Calle Larios flows into Plaza de la Constitución, a popular meeting place for Malaga residents. Behind the square opens up a small alley that seems light years away from the noise and chatter of Calle Lario and Plaza de la Constitución: the Chinitas Passage. Here once was a flamenco club celebrated by the poet Federico Garcia Lorca.
With a short walk from Calle Laio to Pasaje de Chinitas you can see the different faces of the city of Malaga, sometimes exuberant and sometimes nostalgic.
Overlooking the sea, Malaga is a city that allows you to combine cultural visits and lazy afternoons on the beach in a single holiday.
The closest beach to the center of Malaga is Malagueta Beach, a beach of golden sand with large grains, a typical city beach that can be easily reached on foot or by bus (the car is not recommended because it is difficult to find parking in the area).

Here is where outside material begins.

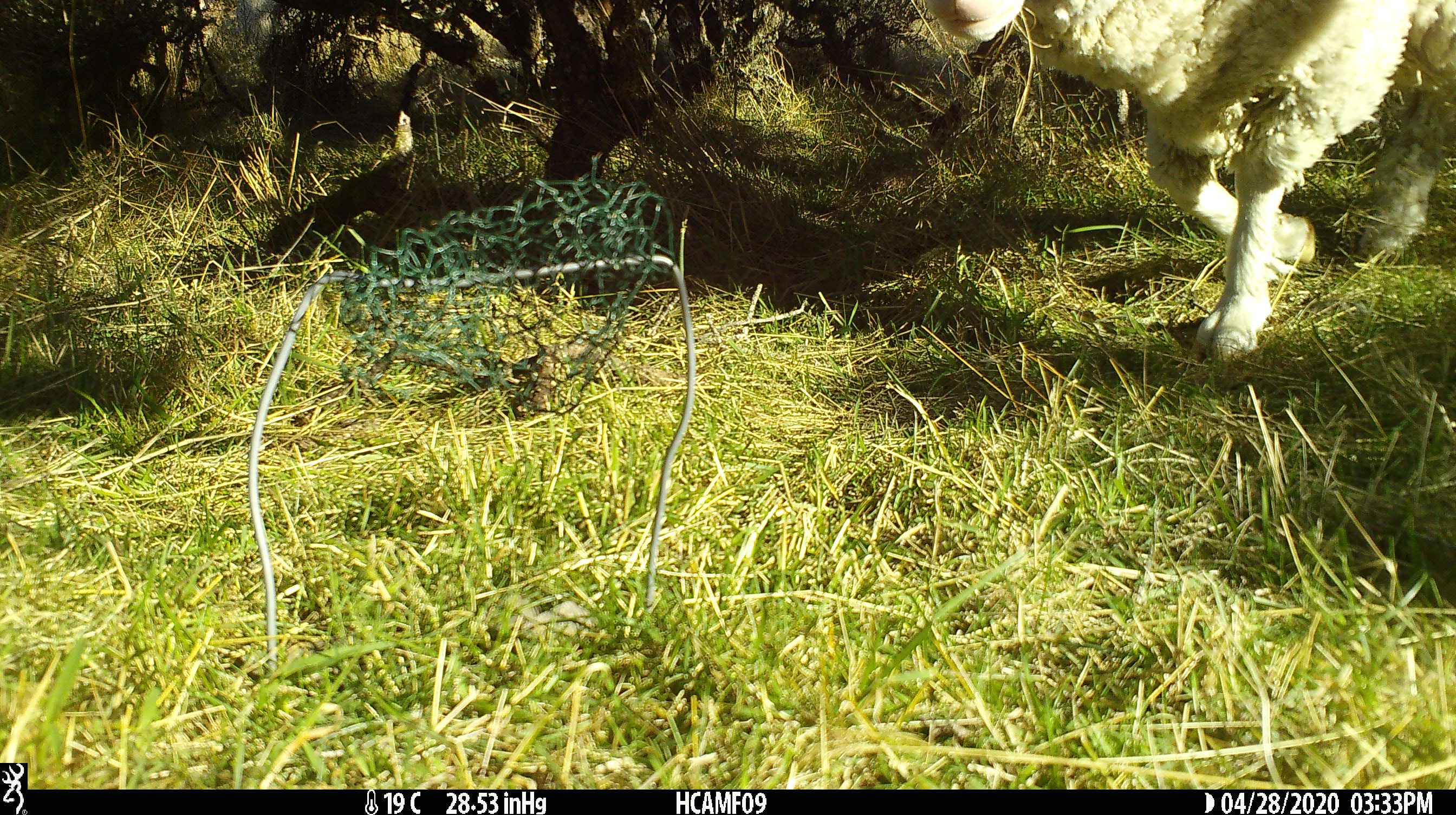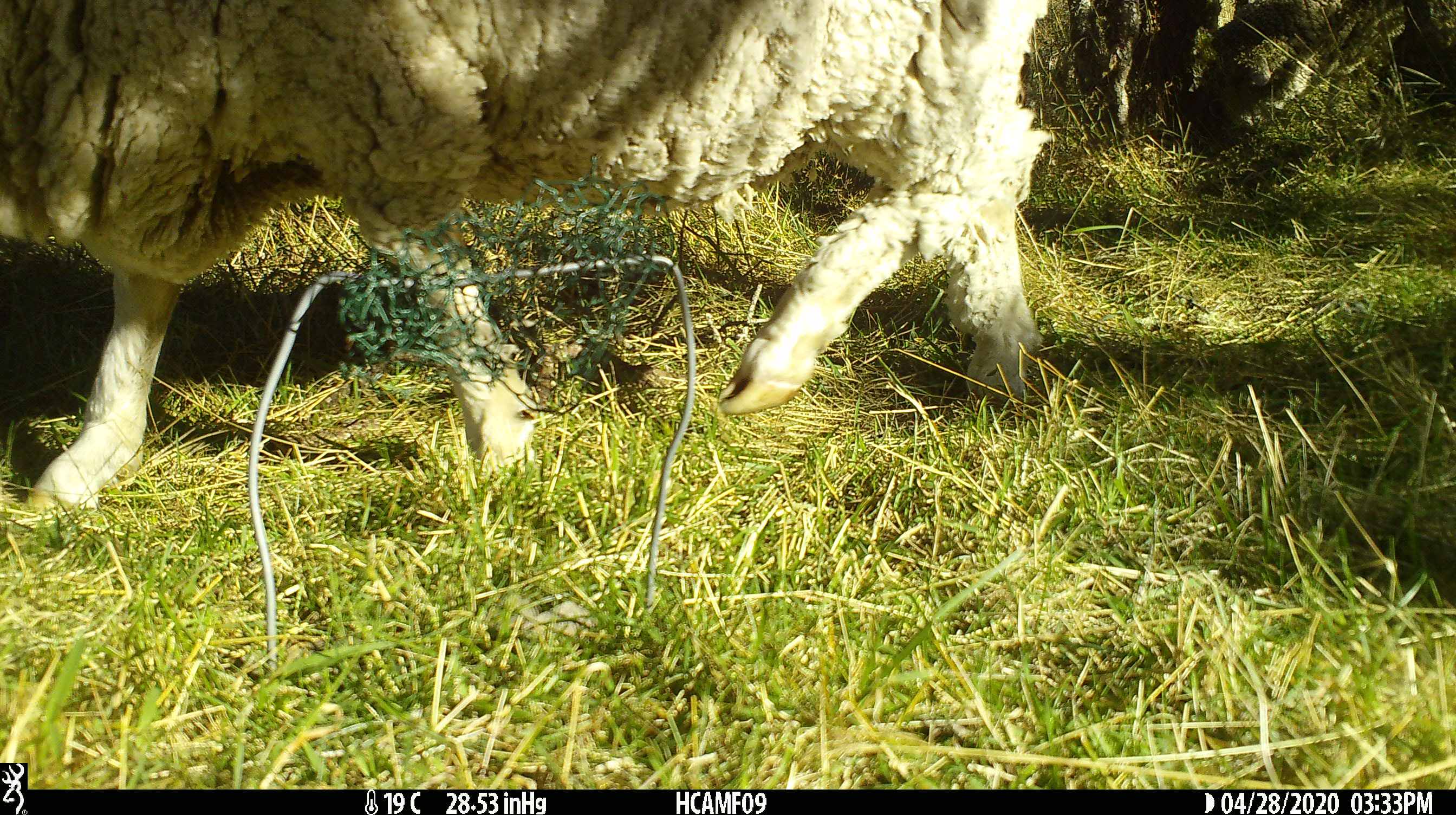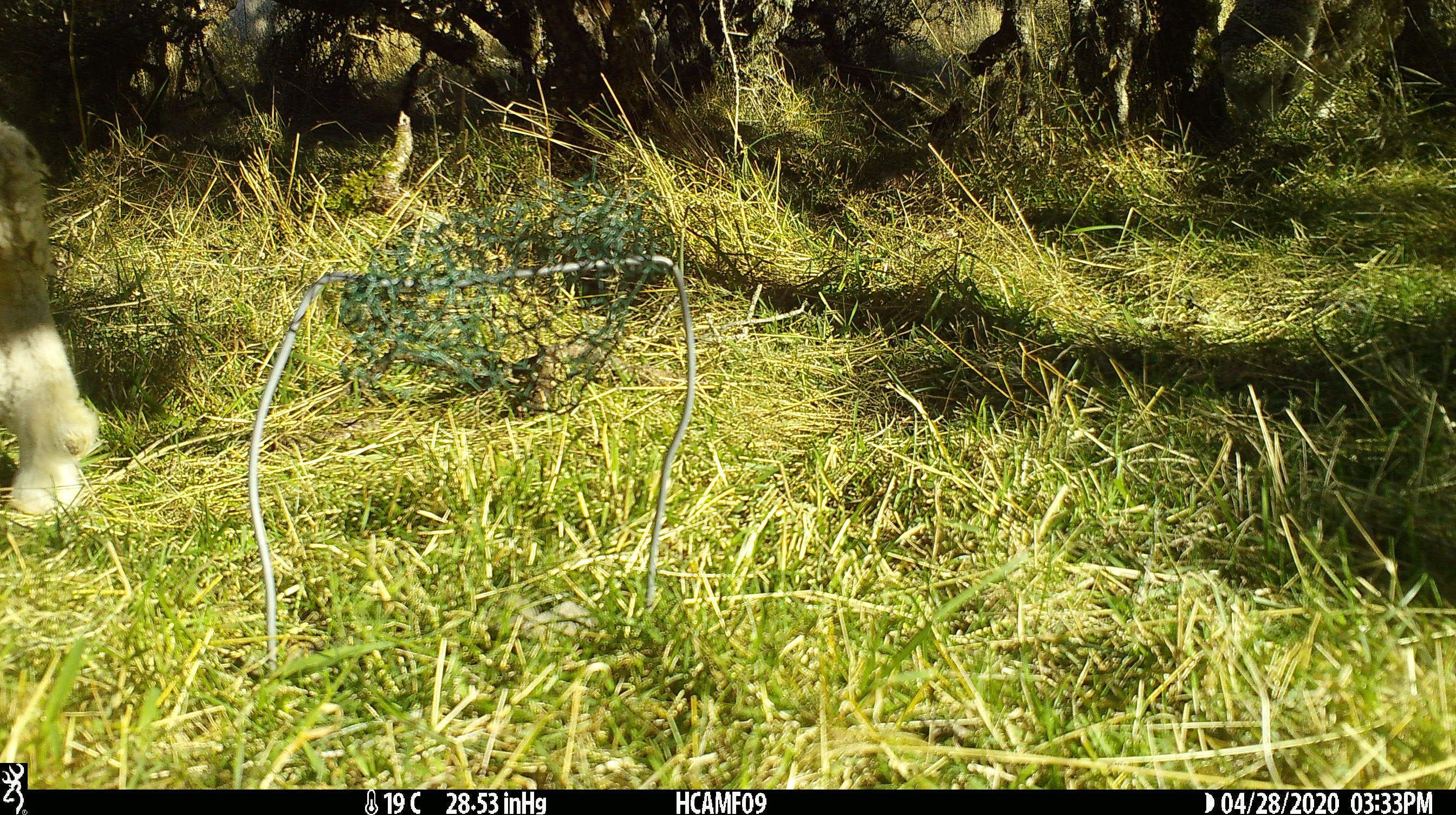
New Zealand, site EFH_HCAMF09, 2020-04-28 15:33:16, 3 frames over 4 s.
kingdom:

Due to its proximity to the center and the abundance of services, bars and restaurants it is always very crowded, but it is mostly frequented by tourists.
The Malagueños prefer to move elsewhere: from Playa de la Malagueta begins a row of beaches that continue uninterrupted for several kilometers. The more you move from the center, the quieter the beaches are, the prices of the restaurants drop and the quality of the food increases: take advantage of it for a good feast of fresh fish.

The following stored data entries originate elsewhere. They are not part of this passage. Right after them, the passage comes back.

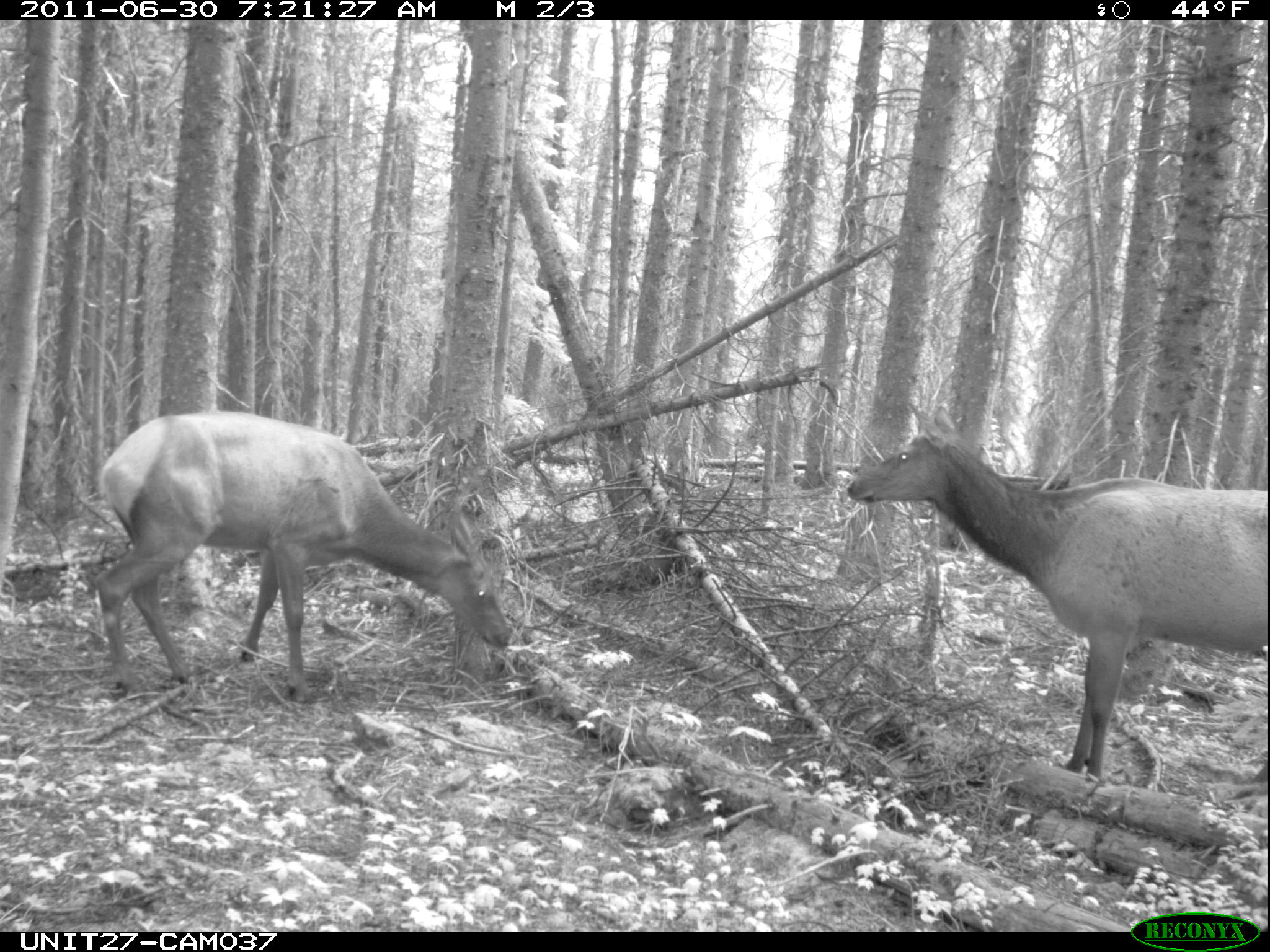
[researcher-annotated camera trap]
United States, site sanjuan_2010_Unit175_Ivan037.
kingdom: Animalia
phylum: Chordata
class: Mammalia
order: Artiodactyla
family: Cervidae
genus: Cervus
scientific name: Cervus elaphus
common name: red deer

Find out more about the beaches of Malaga
One of the best ways to get in touch with the local reality is to visit the markets of the city. Among the markets of Malaga the most beautiful is the Atarazanas market, located in the historic center (approximately in the middle of Calle Lario).
It's an indoor food market where you can buy fresh produce or enjoy mouth-watering sandwiches and tapas while sipping an iced cerveza, all at a fraction of the cost of tourist-frequented bars and shops.

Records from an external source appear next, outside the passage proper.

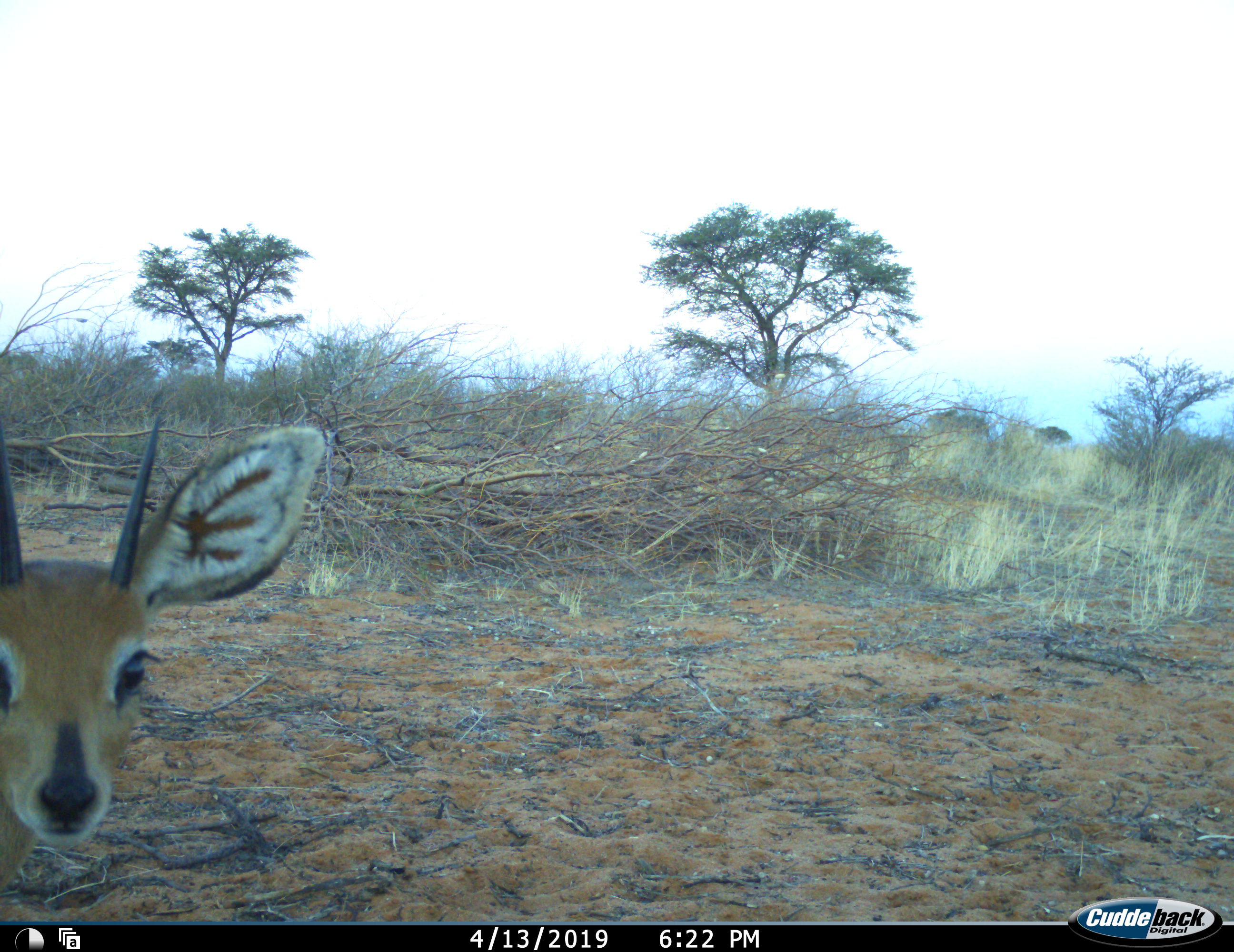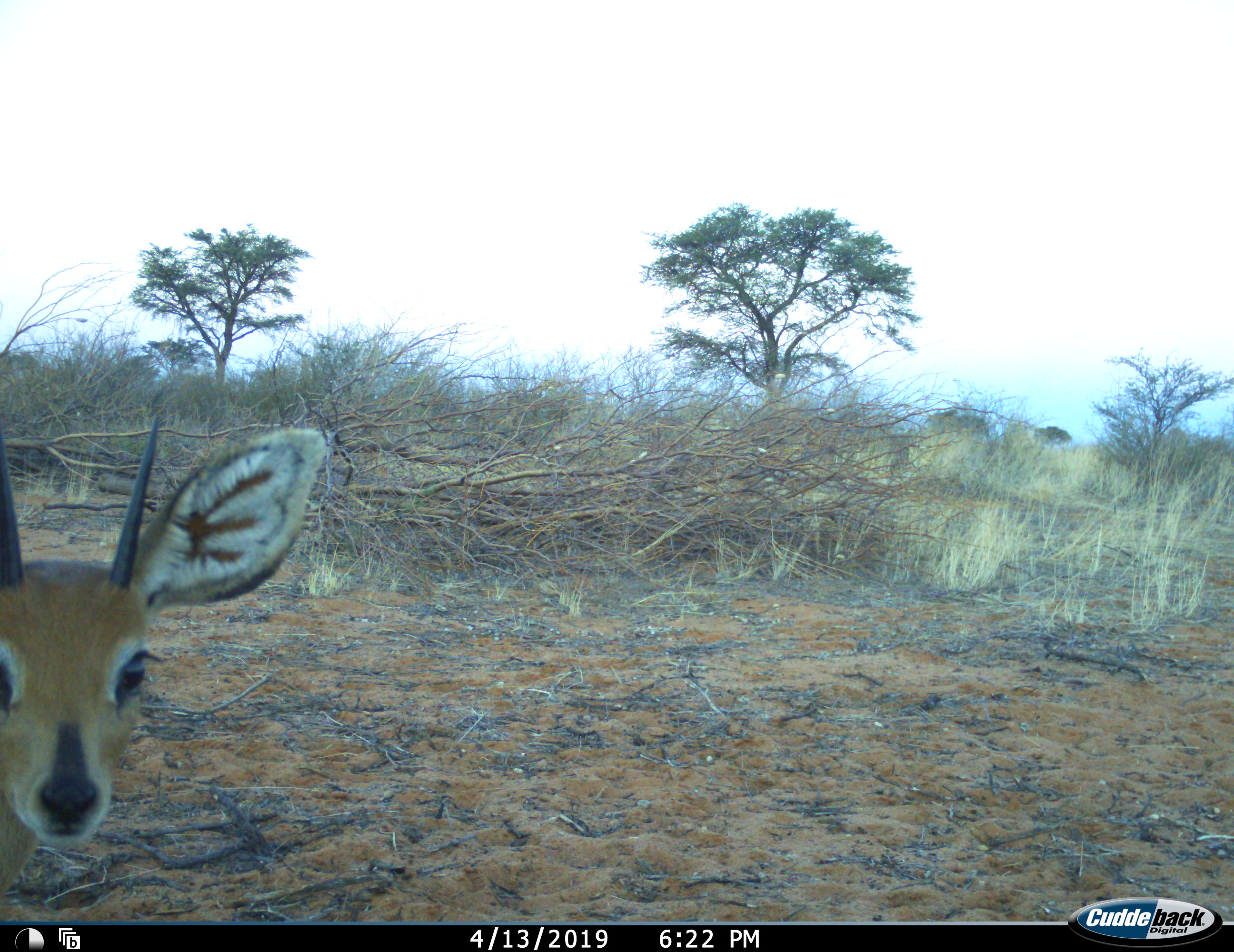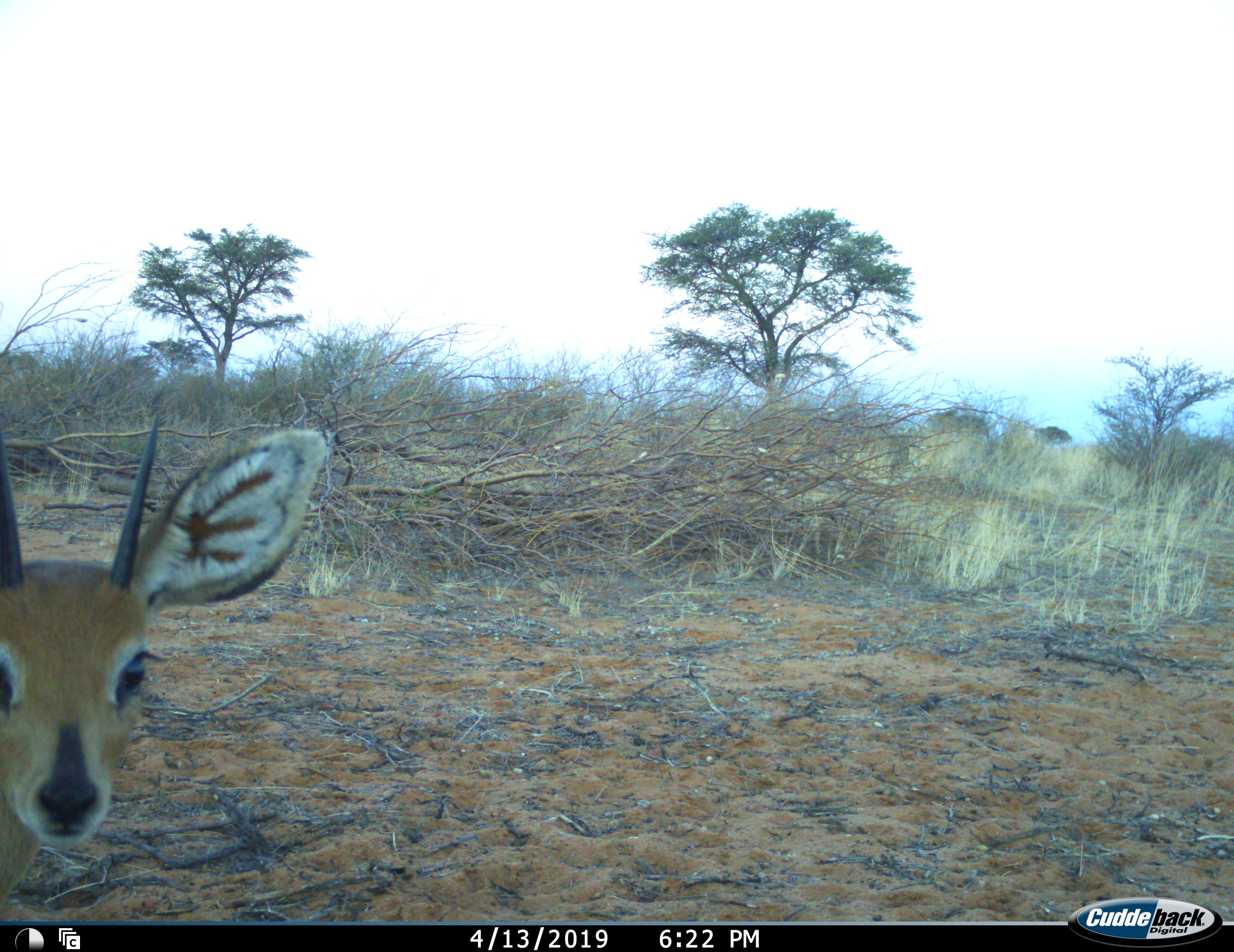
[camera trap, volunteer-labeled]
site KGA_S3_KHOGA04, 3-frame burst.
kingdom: Animalia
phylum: Chordata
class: Mammalia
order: Artiodactyla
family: Bovidae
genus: Sylvicapra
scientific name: Sylvicapra grimmia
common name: common duiker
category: duikercommongrey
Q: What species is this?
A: Duikercommongrey (common duiker) (Sylvicapra grimmia).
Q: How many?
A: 1.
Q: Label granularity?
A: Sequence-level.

Of the original structure, only a horseshoe-shaped arch remains; the iron building that we admire today dates back to the nineteenth century. More than the architecture, it is the lively atmosphere of the market, with the shouting of the vendors and the bustle of the customers that make this corner of local life an attraction that deserves to be included in the program of every holiday in Malaga.
Parks and gardens
It's hot in Andalusia. Much. To find shelter from the heat, take refuge in one of the beautiful parks and gardens of Malaga.
In the surroundings of the Alcazaba is the Park Walk8, a pretty street lined with palm trees. Along the southern side of Paseo del Parque opens the Walk of Spain, a garden full of tropical plants where you can find a little cool even in summer.
If you are willing to move a little from the center, visit the La Concepción Botanical Garden, which is about 4 km away. It is an oasis of tropical plants belonging to 5000 different species, embellished with waterfalls and artificial lakes.
If you want to see a different Malaga take a walk in Soho neighborhood, west of the modern Muelle Uno area and not far from the port and the chic shop windows of Calle Lario.
Until a few years ago it was a run-down neighborhood, but it got new life thanks to an urban redevelopment project with which it was transformed into a trendy neighborhood, full of cultural ferments.
The main attraction of Malaga's Soho are the huge ones murals with which the buildings in the area were decorated, made by local and international artists.
In recent years, many tourists come to Malaga and then continue inland and take one of the most popular excursions in Southern Spain, namely the King's Path.
It is an adrenaline-pumping walking route that develops along wooden walkways leaning against vertical rock walls that form a gorge crossed by the Guadalhorce River.
In the past, this walking route was very dangerous, and many people have died sliding down the precipice. Thanks to a very expensive restoration, the path is now completely safe but is strongly not recommended for those suffering from vertigo. For everyone else it is an unmissable attraction.